• _REQUISITI DEL COMPITO_
Riproduci fedelmente le righe che vanno da quella contenente "Looking at the scene, which" fino a quella contenente "the purple flower cluster at point (123, 33), the", entrambe comprese.

• _DATI DISPONIBILI_
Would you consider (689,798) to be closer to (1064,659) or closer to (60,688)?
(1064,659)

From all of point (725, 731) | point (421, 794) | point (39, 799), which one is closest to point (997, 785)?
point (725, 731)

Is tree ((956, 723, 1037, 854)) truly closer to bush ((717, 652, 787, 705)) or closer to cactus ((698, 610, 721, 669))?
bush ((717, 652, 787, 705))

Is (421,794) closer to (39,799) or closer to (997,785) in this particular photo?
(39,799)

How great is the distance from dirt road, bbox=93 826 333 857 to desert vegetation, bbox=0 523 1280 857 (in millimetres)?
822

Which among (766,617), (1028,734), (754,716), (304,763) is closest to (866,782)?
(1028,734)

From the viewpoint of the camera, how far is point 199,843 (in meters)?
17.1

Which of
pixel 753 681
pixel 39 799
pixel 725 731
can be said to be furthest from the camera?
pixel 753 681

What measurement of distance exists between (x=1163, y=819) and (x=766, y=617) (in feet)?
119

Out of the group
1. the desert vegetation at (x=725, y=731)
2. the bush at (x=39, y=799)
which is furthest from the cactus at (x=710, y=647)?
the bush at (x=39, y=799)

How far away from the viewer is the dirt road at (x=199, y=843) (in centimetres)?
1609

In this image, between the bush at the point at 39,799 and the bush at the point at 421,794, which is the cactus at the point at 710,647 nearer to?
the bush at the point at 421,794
==
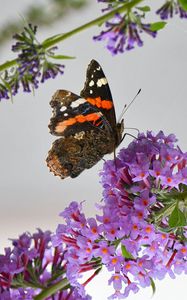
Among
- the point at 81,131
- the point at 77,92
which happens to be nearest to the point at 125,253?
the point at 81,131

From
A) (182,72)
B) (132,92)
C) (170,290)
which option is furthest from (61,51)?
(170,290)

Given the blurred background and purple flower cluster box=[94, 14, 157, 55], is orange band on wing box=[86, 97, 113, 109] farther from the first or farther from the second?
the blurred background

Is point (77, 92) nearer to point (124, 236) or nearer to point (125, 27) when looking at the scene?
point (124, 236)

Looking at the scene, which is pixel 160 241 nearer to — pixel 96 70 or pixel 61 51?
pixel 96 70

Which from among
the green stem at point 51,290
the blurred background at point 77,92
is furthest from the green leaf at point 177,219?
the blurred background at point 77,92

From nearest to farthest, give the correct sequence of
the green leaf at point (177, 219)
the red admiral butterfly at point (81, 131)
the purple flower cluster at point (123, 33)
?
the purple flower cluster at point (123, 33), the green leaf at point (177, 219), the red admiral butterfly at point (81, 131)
...
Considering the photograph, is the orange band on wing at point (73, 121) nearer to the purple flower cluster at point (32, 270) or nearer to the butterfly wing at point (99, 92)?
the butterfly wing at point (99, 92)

• _RISULTATO FINALE_
Looking at the scene, which is pixel 160 241 nearer to — pixel 96 70 or pixel 61 51?
pixel 96 70

Which from among
the green stem at point 51,290
the blurred background at point 77,92
is furthest from the green leaf at point 177,219?
the blurred background at point 77,92

From nearest to farthest, give the correct sequence of
the green leaf at point (177, 219)
the red admiral butterfly at point (81, 131)
the purple flower cluster at point (123, 33)
?
the purple flower cluster at point (123, 33), the green leaf at point (177, 219), the red admiral butterfly at point (81, 131)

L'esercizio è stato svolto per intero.